Friday, 28 July 2017

Tullamora T. Diede, PhD
College of Nursing, Washington State University, Spokane, WA, USA


The purpose of this study is to explore the phenomenon of the lived experience of nurses working with patients in hospitals and, with that information, to identify meaningful themes and patterns of how their workplace environment impacts their sense of professional identity. The specific aim of this study is to describe, interpret and, therefore better understand the lived experience of nurses working with patients in a hospital environment and the meaning of this phenomenon as it relates to their professional identify.

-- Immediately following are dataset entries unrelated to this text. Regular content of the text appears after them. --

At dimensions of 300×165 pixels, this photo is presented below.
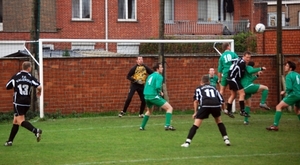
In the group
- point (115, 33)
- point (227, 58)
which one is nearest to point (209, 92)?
point (227, 58)

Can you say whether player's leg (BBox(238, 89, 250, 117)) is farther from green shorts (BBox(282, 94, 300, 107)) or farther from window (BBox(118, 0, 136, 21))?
window (BBox(118, 0, 136, 21))

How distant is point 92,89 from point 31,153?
8.83m

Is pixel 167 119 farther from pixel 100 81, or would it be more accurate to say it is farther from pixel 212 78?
pixel 100 81

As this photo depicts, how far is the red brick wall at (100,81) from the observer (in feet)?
74.9

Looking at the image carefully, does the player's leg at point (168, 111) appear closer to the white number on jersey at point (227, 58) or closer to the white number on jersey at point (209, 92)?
the white number on jersey at point (227, 58)

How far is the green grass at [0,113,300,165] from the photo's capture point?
45.0 ft

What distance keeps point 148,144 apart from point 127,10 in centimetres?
2228

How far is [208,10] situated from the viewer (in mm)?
40125

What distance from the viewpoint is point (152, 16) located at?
36469 millimetres

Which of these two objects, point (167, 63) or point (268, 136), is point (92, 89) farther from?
point (268, 136)

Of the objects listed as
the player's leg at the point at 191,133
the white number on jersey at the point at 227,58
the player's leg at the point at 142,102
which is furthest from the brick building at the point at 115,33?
the player's leg at the point at 191,133

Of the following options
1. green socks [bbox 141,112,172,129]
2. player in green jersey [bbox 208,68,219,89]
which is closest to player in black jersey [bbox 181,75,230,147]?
green socks [bbox 141,112,172,129]

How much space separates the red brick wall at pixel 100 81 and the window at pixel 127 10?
1323 cm

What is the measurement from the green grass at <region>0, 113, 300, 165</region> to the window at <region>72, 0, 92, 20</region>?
15302 mm
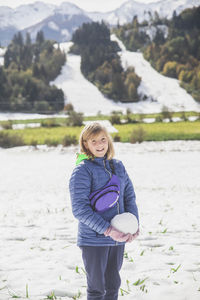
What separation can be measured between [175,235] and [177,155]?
14.5m

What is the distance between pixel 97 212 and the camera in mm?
1999

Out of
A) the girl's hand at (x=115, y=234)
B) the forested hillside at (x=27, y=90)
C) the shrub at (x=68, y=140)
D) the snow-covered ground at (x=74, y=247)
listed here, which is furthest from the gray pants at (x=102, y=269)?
the forested hillside at (x=27, y=90)

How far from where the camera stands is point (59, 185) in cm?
1152

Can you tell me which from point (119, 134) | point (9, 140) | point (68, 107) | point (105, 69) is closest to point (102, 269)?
point (119, 134)

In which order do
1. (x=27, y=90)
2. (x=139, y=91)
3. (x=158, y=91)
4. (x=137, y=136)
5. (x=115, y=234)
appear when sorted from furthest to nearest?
(x=139, y=91)
(x=158, y=91)
(x=27, y=90)
(x=137, y=136)
(x=115, y=234)

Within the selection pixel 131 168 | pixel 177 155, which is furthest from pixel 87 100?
pixel 131 168

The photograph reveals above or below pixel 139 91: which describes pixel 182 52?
above

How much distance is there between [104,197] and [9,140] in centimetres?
2134

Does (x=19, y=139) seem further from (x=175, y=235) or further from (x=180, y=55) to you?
(x=180, y=55)

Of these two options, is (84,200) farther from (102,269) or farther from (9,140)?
(9,140)

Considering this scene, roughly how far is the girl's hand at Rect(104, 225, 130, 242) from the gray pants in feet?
0.47

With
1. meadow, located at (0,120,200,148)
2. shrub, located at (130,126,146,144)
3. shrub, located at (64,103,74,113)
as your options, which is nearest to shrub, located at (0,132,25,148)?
meadow, located at (0,120,200,148)

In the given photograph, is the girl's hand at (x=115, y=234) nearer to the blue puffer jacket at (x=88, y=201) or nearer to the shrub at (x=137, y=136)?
the blue puffer jacket at (x=88, y=201)

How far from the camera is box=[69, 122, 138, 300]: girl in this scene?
6.35ft
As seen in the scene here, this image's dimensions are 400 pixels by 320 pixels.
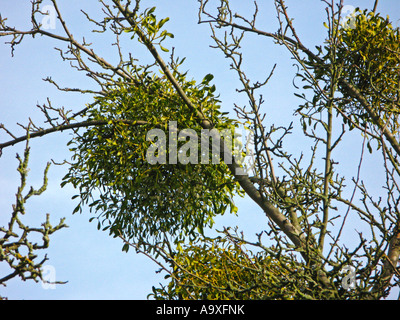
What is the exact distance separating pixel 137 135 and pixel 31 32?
120 cm

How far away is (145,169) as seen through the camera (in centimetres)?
363

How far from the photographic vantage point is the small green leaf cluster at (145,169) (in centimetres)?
360

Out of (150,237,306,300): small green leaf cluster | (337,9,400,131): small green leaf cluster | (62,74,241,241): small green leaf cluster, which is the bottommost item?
(150,237,306,300): small green leaf cluster

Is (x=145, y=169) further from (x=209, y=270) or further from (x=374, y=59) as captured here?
(x=374, y=59)

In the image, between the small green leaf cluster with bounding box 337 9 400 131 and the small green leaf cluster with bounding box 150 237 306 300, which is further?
the small green leaf cluster with bounding box 337 9 400 131

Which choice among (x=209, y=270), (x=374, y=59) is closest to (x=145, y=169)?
(x=209, y=270)

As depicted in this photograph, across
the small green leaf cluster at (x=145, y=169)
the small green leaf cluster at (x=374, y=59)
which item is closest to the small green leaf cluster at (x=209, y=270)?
the small green leaf cluster at (x=145, y=169)

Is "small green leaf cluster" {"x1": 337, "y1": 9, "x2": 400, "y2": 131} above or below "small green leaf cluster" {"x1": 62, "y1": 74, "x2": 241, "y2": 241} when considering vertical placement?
above

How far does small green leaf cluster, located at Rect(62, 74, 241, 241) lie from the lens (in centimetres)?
360

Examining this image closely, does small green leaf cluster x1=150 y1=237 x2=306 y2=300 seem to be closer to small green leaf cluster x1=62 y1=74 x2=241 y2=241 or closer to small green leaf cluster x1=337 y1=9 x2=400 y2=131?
small green leaf cluster x1=62 y1=74 x2=241 y2=241

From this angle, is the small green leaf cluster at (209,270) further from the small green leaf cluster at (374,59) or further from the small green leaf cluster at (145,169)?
the small green leaf cluster at (374,59)

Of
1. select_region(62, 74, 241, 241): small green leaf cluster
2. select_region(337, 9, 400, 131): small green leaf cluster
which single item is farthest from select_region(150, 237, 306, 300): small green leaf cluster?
select_region(337, 9, 400, 131): small green leaf cluster
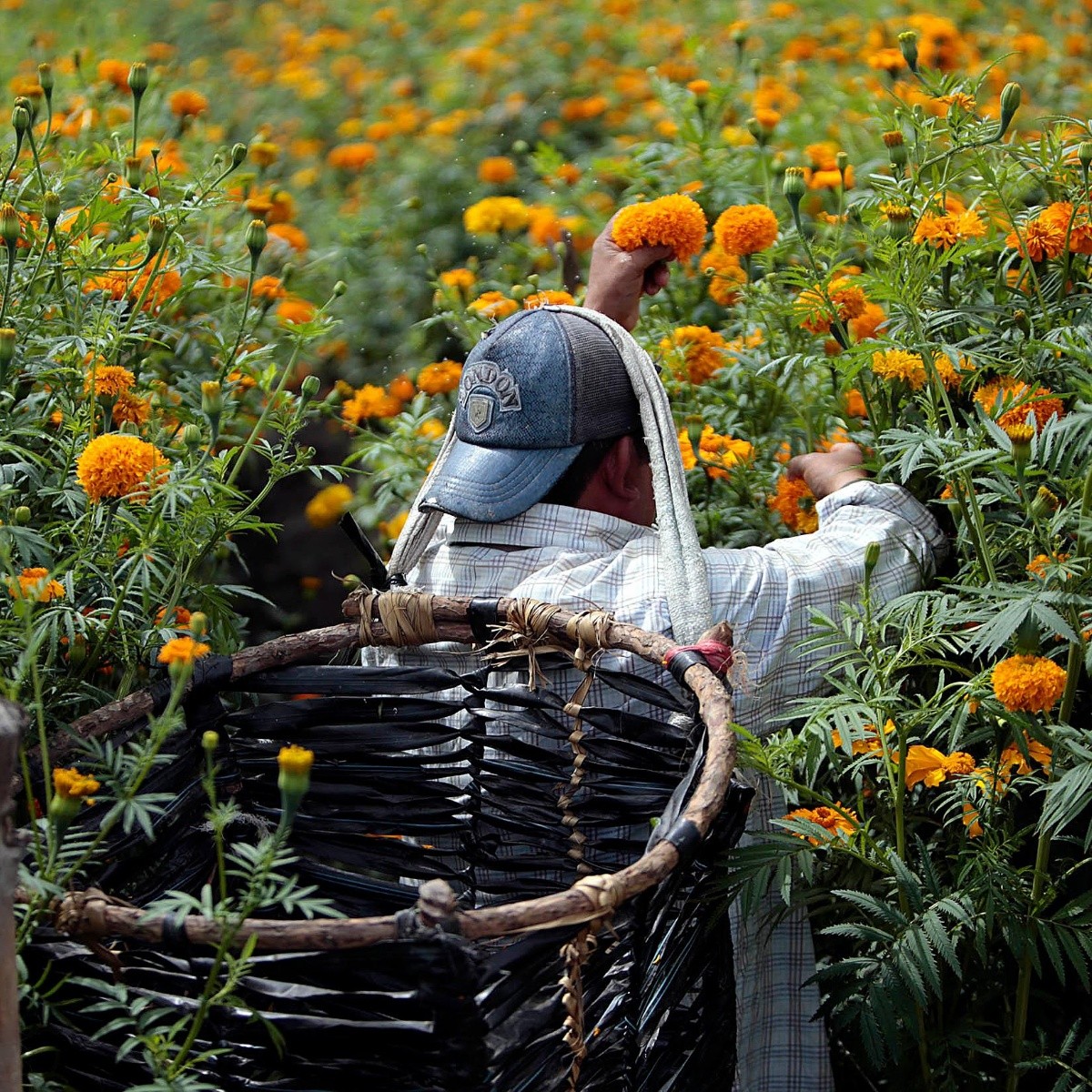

Rationale/Background: Over three million nurses currently holding active licenses to practice in the U.S. (U.S. Bureau of Labor Statistics, 2015); An estimated 30% of nurses leave their job within the first year and 27% report bullying in the last six months (Breau & Rheame, 2013; Johnson & Rea, 2009). Attrition is a common issue in the nursing workforce. Nurses experience oppression in their relationships with physicians and other health professionals (Risjord, 2010) as well as through lateral violence or bullying from other nurses (Johnson & Rea, 2009; Purpora, Blegen, & Stotts, 2012). Nurses play an essential role in a hospitalized patient’s healthcare team providing skilled care and assessment. However, nurses have commonly been viewed as a less important, submissive healthcare team member when compared to other members of the healthcare team (Olofsson, Bengtsson, & Brink, 2003). Moreover, compared to physicians, nurses are considered less intelligent and less competent (Institutes of Medicine, 2011). Paradoxically, an annual poll by Gallup (2015) consistently identifies nursing as a highly trustworthy profession by the general public. This dichotomy of simultaneously being considered incompetent yet holding a high level of trust may leave nurses to question their own professionalism. Historical, political, and sociological factors contribute substantially to this view of nursing within the present health care culture (Roberts, 2000). Because of nursing’s struggle for respect in conjunction with their rates of attrition and bullying, there is a critical need to understand the work of a professional registered nurse.


Philosophical hermeneutics will be used as the methodology to study this phenomenon. Researchers from this philosophical perspective seek to gain knowledge by interpreting the everyday experiences of those being studied in an effort to better understanding their world and to identify what shows itself as meaningful. Ultimately, philosophical hermeneutics believes that there is revealed truth in every human experience, not simply one universal truth to be revealed (Willis, 2007). Therefore, this methodology seeks to reveal a deeper understanding of how nurses create a professional identity for themselves in the work that they do with their patients through the narratives or voices of interviewing the nurses themselves.


This dissertation is currently in the pilot stage with preliminary results to be presented.


The results of this study, when shared with nurses and other health care professionals, will yield a better understanding of the profession of nursing as explicated in the real work of nurses.